La confusion régnait hier matin, alors que certains médias titraient qu’aucune accusation ne serait déposée contre Gilbert Rozon. D’autres sources affirmaient plutôt que le Directeur des poursuites criminelles et pénales n’avait pas encore rencontré toutes les plaignantes dans cette affaire, ce qui laissait la porte ouverte à certaines accusations. Plus tard dans la matinée, on apprenait que, finalement, deux chefs d’accusation seraient déposés contre Rozon, dont un de viol.
Les journalistes ayant sauté trop vite aux conclusions peuvent faire leur examen de conscience en vertu du code de déontologie qui leur appartient. Mais le DPCP pourrait aussi réfléchir à sa façon de communiquer ses décisions. Car cette période de flottement entre le moment où Rozon n’était accusé de rien et celui où il était finalement accusé de quelque chose n’est pas sans conséquence.
La sociologue Christine Delphy dit que, chaque fois qu’une femme est violée, des millions d’autres comprennent la leçon.
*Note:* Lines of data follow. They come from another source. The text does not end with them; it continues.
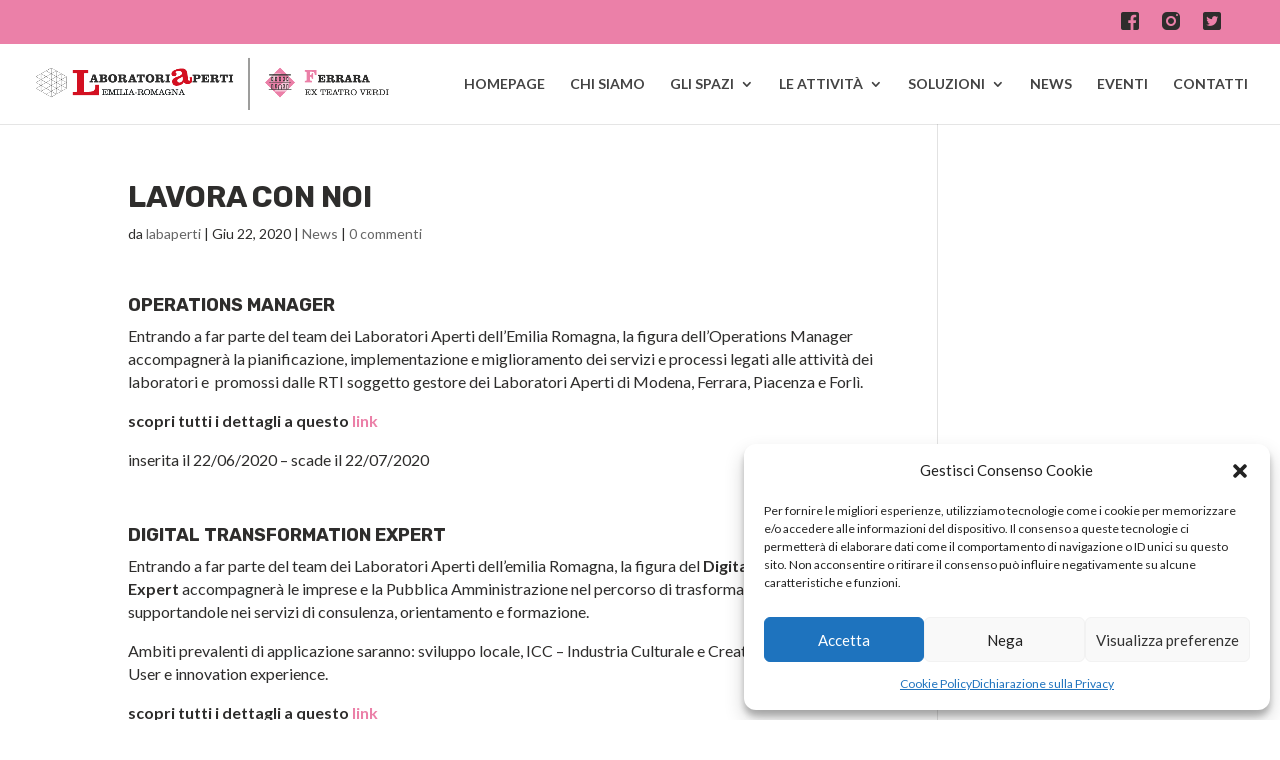

--- FILE ---
content_type: text/css
request_url: https://laboratorioapertoferrara.it/wp-content/themes/NovasoonTheme/style.css?ver=4.27.3
body_size: 55
content:
/*
Theme Name: Novasoon Theme
Theme URI: https://www.novasoon.com
Template: Divi
Author: Novasoon
Author URI: https://www.novasoon.com
Description: Smart. Flexible. Beautiful.
Tags: responsive-layout,one-column,two-columns,three-columns,four-columns,left-sidebar,right-sidebar,custom-background,custom-colors,featured-images,full-width-template,post-formats,rtl-language-support,theme-options,threaded-comments,translation-ready
Version: 3.0.106.1553175886
Updated: 2019-03-21 14:44:46

*/

Il en va de même des plaintes rejetées. Chaque accusation non retenue envoie aussi le message qu’il y a peu d’espoir que justice soit rendue aux victimes de crimes commis le plus souvent sans témoins. C’était la conclusion que tiraient amèrement plusieurs victimes d’agressions sexuelles, hier, tandis qu’en après-midi, certains commentateurs du dimanche continuaient à donner des leçons de présomption d’innocence, n’étant visiblement pas à jour sur la nouvelle.
On a parlé abondamment de culture du viol dans les dernières années. Cette culture comprend notamment les discours entourant les agressions sexuelles, et le processus judiciaire en fait intimement partie. L’annonce de chacune des décisions, qu’il s’agisse des conclusions d’une enquête préliminaire ou d’un verdict, envoie un message. Vu la délicatesse du sujet, la moindre des choses serait que ces annonces fassent l’objet d’une réflexion, ne serait-ce que pour l’ordre dans lequel on les fait. Pourquoi le DPCP a-t-il choisi de divulguer d’abord les dossiers qui ne seraient pas retenus, plutôt que l’inverse? Comment cela peut-il servir le bien commun?
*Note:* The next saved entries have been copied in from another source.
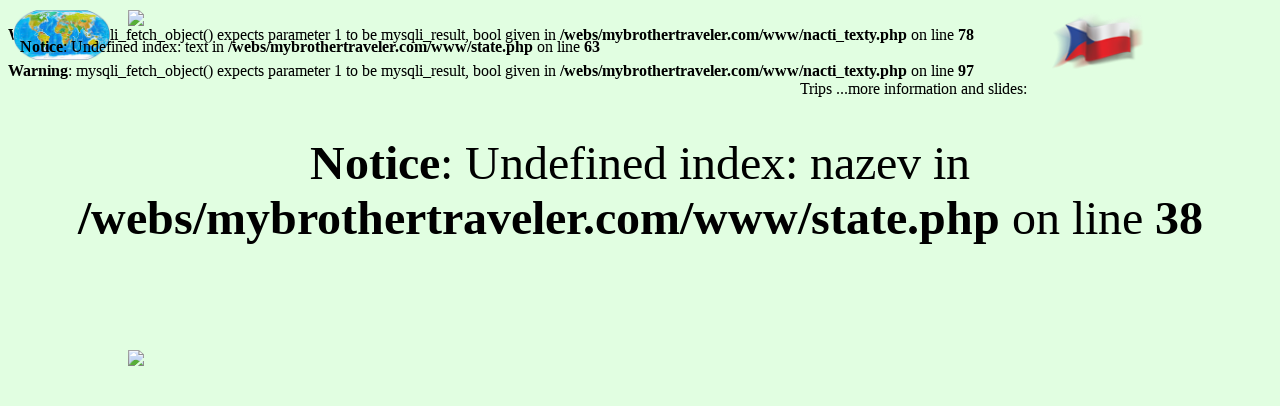

--- FILE ---
content_type: text/html; charset=UTF-8
request_url: https://www.mybrothertraveler.com/state.php?continent=%27caribbean%27&state=%27grenada%27
body_size: 911
content:
<!DOCTYPE html>
<br />
<b>Warning</b>:  mysqli_fetch_object() expects parameter 1 to be mysqli_result, bool given in <b>/webs/mybrothertraveler.com/www/nacti_texty.php</b> on line <b>78</b><br />
<br />
<b>Warning</b>:  mysqli_fetch_object() expects parameter 1 to be mysqli_result, bool given in <b>/webs/mybrothertraveler.com/www/nacti_texty.php</b> on line <b>97</b><br />

<html lang="en">
  <head>
    <meta charset="utf-8">
    <link rel="shortcut icon" href="favicon.ico" type="image/x-ico; charset=binary">
    <meta name="Author" content="Miroslava Šebelová" />
    <meta name="viewport" content="width=device-width, initial-scale=1" />
    <link rel="icon" href="favicon.ico" type="image/x-ico; charset=binary">
    <title>
      My Brother the Traveler in <br />
<b>Notice</b>:  Undefined index: nazev in <b>/webs/mybrothertraveler.com/www/state.php</b> on line <b>18</b><br />
 
    </title>
    <link rel="stylesheet" type="text/css" href="val.css" media="all">

  </head>
  <body style="background-color:#E1FEE1">


  <!-- odkazy na uroveň výše  -->

  
    <a href="/index.php"><img src="images/world_small.png"  style="position:absolute; left: 1%; top: 10px; height: 50px;" ></a>
    <a href="/continent.php?continent='caribbean'"><img src="images/'caribbean'_small.png" style="position:absolute; left: 10%; top: 10px; height: 50px;" ></a>
     


    <div style=" text-align:center;  top: 10px; ">
      <font size=10> <br />
<b>Notice</b>:  Undefined index: nazev in <b>/webs/mybrothertraveler.com/www/state.php</b> on line <b>38</b><br />
</font>
    </div>

    <!-- Zde je mapa státu     -->
    <img src="'caribbean'/'grenada'.jpg"  style="position:absolute; left: 10%; top: 350px; width: 400px;" usemap="#svet">  


<!--      Zde jsou vlaječky  NESAHAT !!!  -->
      <a href="state.php?zmen_jazyk=cs&continent='caribbean'&state='grenada'"><img src="images/vlajka_cs.png"  alt="česky" style="position:absolute; right: 10%; top: 10px; width: 100px;"></a>     
   

<!--      Zde se zadávají jednotlivé texty a obrázky která se umístí na přesné místo na stránce.   -->


    <div style="position:absolute; left: 20px; top: 20px; ">
      <br />
<b>Notice</b>:  Undefined index: text in <b>/webs/mybrothertraveler.com/www/state.php</b> on line <b>63</b><br />
    </div>
    
    <div style="position:absolute; left: 800px; top: 80px; ">
      Trips ...more information and slides:    </div>
    
    
<!--      Zde se vypíšou výlety jestliže v daném státě nějaké existují -->      
    <div style="position:absolute; left: 820px; top: 110px; ">
      </div>

<!--      Zde se vypíšou obrázky jestliže v daném státě nějaké existují - Musí existovat adresář stejného jména jako stát a v něm .jpg obrázky -->      
    
  
  </body>
</html>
Cette réflexion est probablement déjà entamée au DPCP, puisque, même s’il n’y a pas de bonne façon d’annoncer à une victime que sa plainte ne sera pas retenue, on peut toutefois en trouver des moins pénibles. Quand le DPCP a annoncé qu’aucune accusation ne serait portée contre les policiers de Val-d’Or, la procureure a pris soin de préciser que «ce n’est pas parce que le DPCP ne dépose pas d’accusation que cela signifie que l’événement n’est pas survenu». Cette annonce était accompagnée d’un document de 17 pages contenant des justifications et des précisions. Même si la décision était frustrante pour les plaignantes, on peut imaginer que ces explications aient atténué leurs souffrances.
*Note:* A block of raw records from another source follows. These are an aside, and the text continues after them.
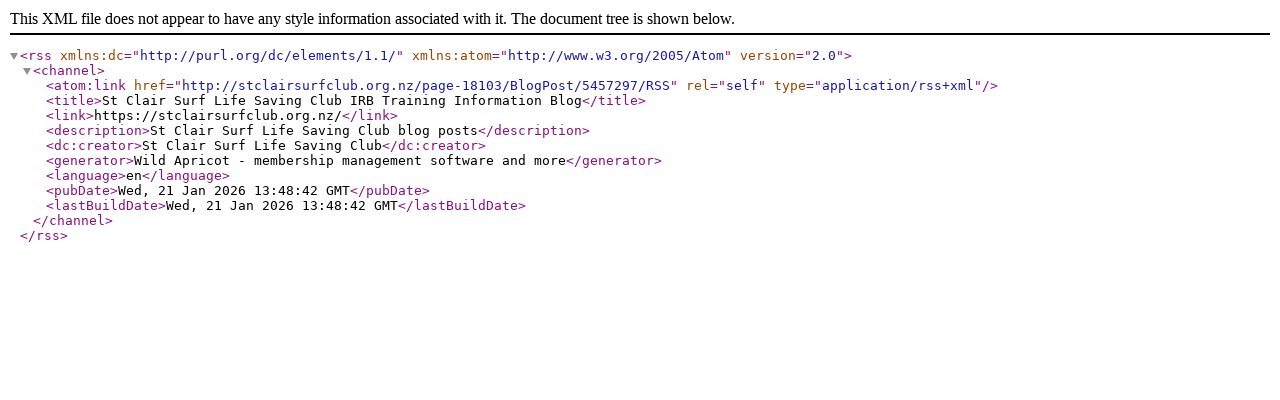

--- FILE ---
content_type: text/xml
request_url: https://stclairsurfclub.org.nz/page-18103/RSS
body_size: 803
content:
<?xml version="1.0" encoding="utf-8"?>
<rss xmlns:dc="http://purl.org/dc/elements/1.1/" xmlns:atom="http://www.w3.org/2005/Atom" version="2.0">
  <channel>
    <atom:link href="http://stclairsurfclub.org.nz/page-18103/BlogPost/5457297/RSS" rel="self" type="application/rss+xml" />
    <title>St Clair Surf Life Saving Club IRB Training Information Blog</title>
    <link>https://stclairsurfclub.org.nz/</link>
    <description>St Clair Surf Life Saving Club blog posts</description>
    <dc:creator>St Clair Surf Life Saving Club</dc:creator>
    <generator>Wild Apricot - membership management software and more</generator>
    <language>en</language>
    <pubDate>Wed, 21 Jan 2026 13:48:42 GMT</pubDate>
    <lastBuildDate>Wed, 21 Jan 2026 13:48:42 GMT</lastBuildDate>
  </channel>
</rss>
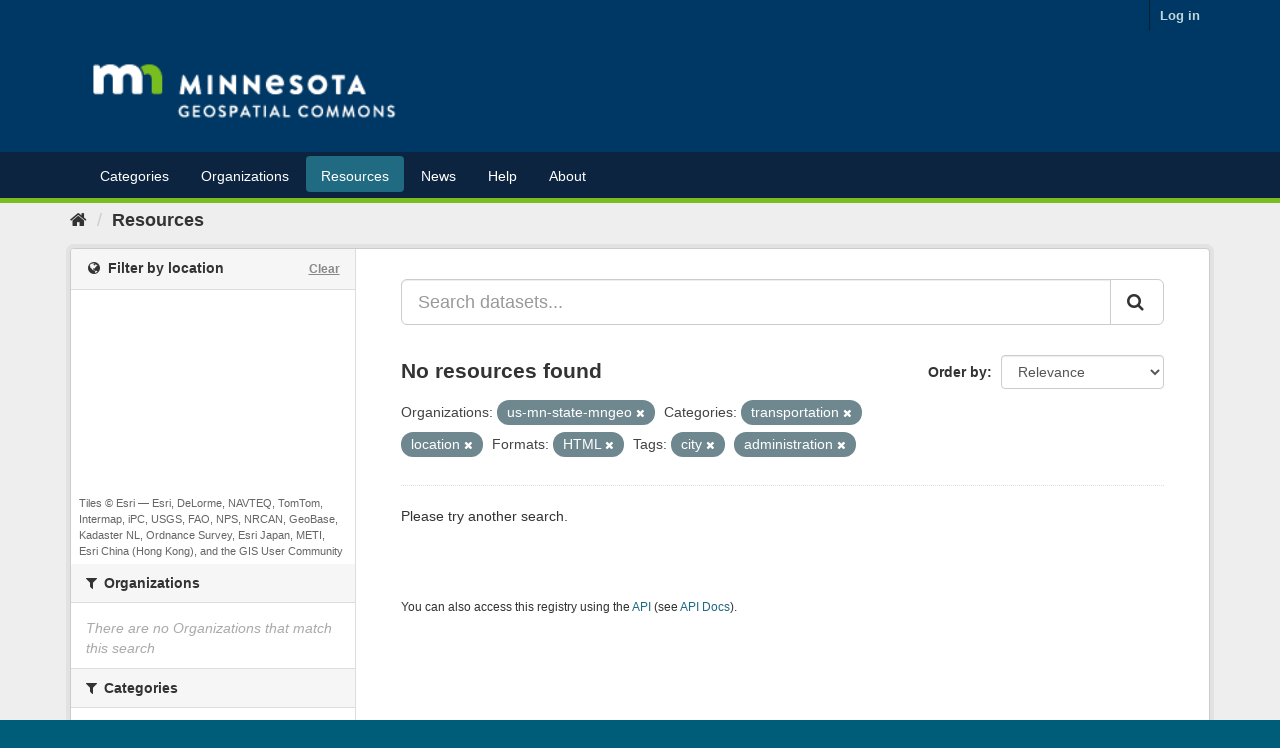

--- FILE ---
content_type: text/plain; charset=UTF-8
request_url: https://gisdata.mn.gov/c99a4269-161c-4242-a3f0-28d44fa6ce24?
body_size: 104
content:
{"ssresp":"2","jsrecvd":"true","__uzmaj":"e3b7c233-01cc-4c8a-8f6a-fe10455cfb5c","__uzmbj":"1768979655","__uzmcj":"610241087044","__uzmdj":"1768979655","jsbd2":"72f93594-bpq1-7cc7-34f0-8ca03d293d33"}

--- FILE ---
content_type: text/plain; charset=UTF-8
request_url: https://gisdata.mn.gov/c99a4269-161c-4242-a3f0-28d44fa6ce24?
body_size: 214
content:
{"ssresp":"2","jsrecvd":"true","__uzmaj":"9c593c1f-3fa6-4e6f-837c-437f9af0f3be","__uzmbj":"1768979654","__uzmcj":"525011066013","__uzmdj":"1768979654","__uzmlj":"Xq06w4vItkQRszqkSP8/axZiZOBu0F/K+USgmV7mir8=","__uzmfj":"7f90009c593c1f-3fa6-4e6f-837c-437f9af0f3be1-17689796549840-002dcdd2afc30d43e8810","uzmxj":"7f90009d93634a-5716-426e-9b4d-4407764978321-17689796549840-d403332c3a468d0e10","dync":"uzmx","jsbd2":"13082899-bpq1-6cc7-1581-5ddd35c524b3","mc":{},"mct":""}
Vu la complexité du système judiciaire et la délicatesse du sujet, il est important d’expliquer au public la portée des décisions du DPCP et leurs limites. Car en plus de décourager les victimes de dénoncer leur agresseur, le rejet des plaintes, s’il n’est pas accompagné d’un discours éducatif, a aussi le potentiel de renforcer certains préjugés, dont cette idée que les plaignantes seraient des menteuses. A-t-on vraiment besoin d’alimenter ce mythe?